> _Text passage_

____

The multi-channel alternating current driver in this present invention could gradually accelerate the moving frequency of the light-emitting arrow from 0.5 times per second to more than 10 times per second according to the environment change and emit high frequency flash light to warn danger and guide people to quickly escape from dangerous zones.
The present invention has the characteristics of simple and reasonable structure, flexible operation, clear guidance and wide application range, and especially suitable for the passages of large complex buildings, mine tunnels and underground car parks.

DESCRIPTION OF THE DRAWINGS

FIG. 1 is a schematic diagram of the first embodiment of the present invention.

FIG. 2 is a partial sectioning enlarged view of A-A in FIG. 1.

FIG. 3 is a partial sectioning enlarged view of the second embodiment of the present invention.

FIG. 4 is a schematic diagram of the third embodiment of the present invention.

____

> _Data_
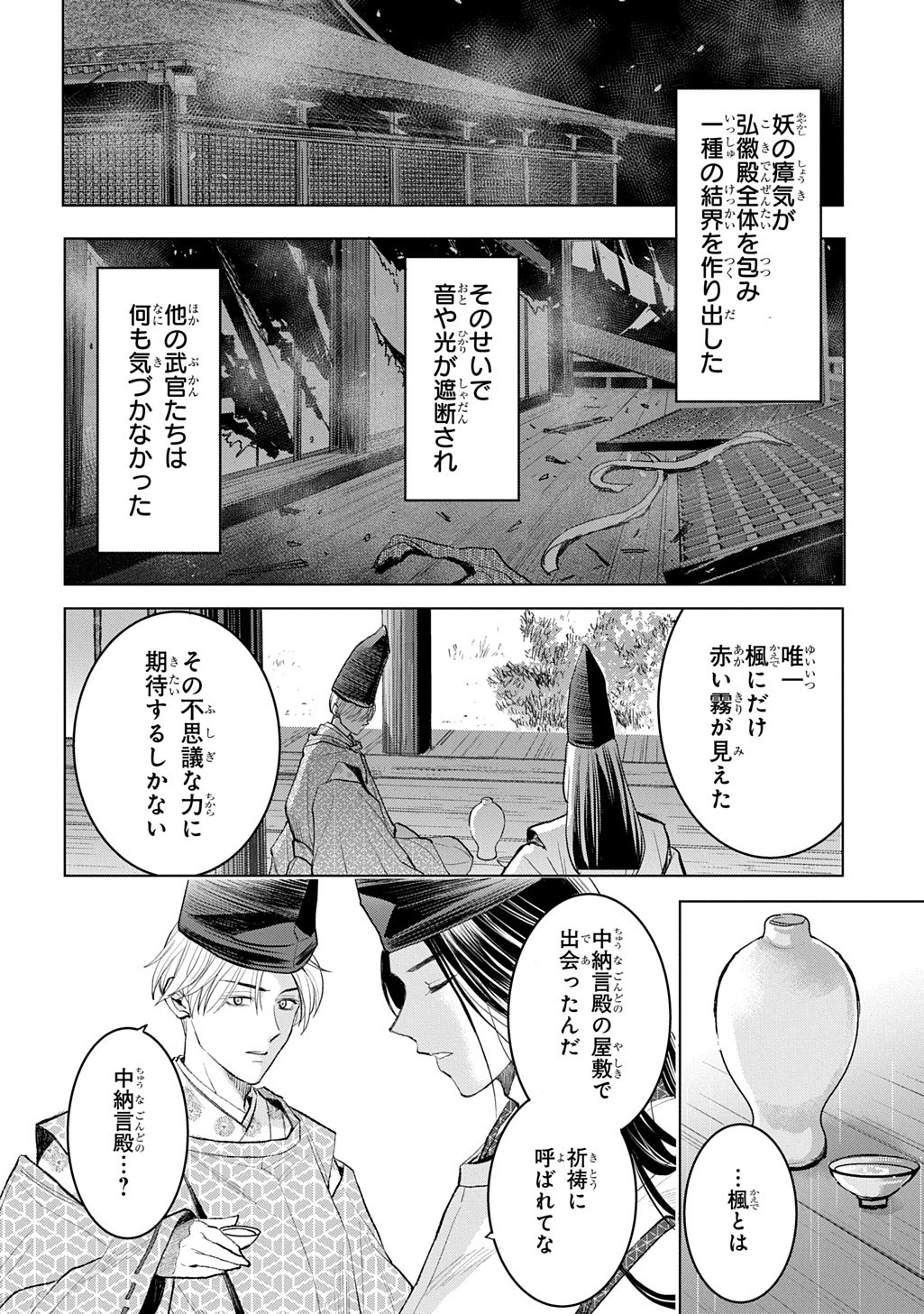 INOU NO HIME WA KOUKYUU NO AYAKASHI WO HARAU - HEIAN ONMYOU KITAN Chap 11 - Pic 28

____

> _Task prompt_
Answer these questions from the invention description:
(a) Over what range can the multi-channel alternating current driver accelerate the moving frequency of the light-emitting arrow?
(b) For which places is the invention said to be especially suitable?
(c) What does FIG. 3 show?

> _Solution to the exercise_
(a) From 0.5 times per second to more than 10 times per second.
(b) The passages of large complex buildings, mine tunnels and underground car parks.
(c) A partial sectioning enlarged view of the second embodiment of the present invention.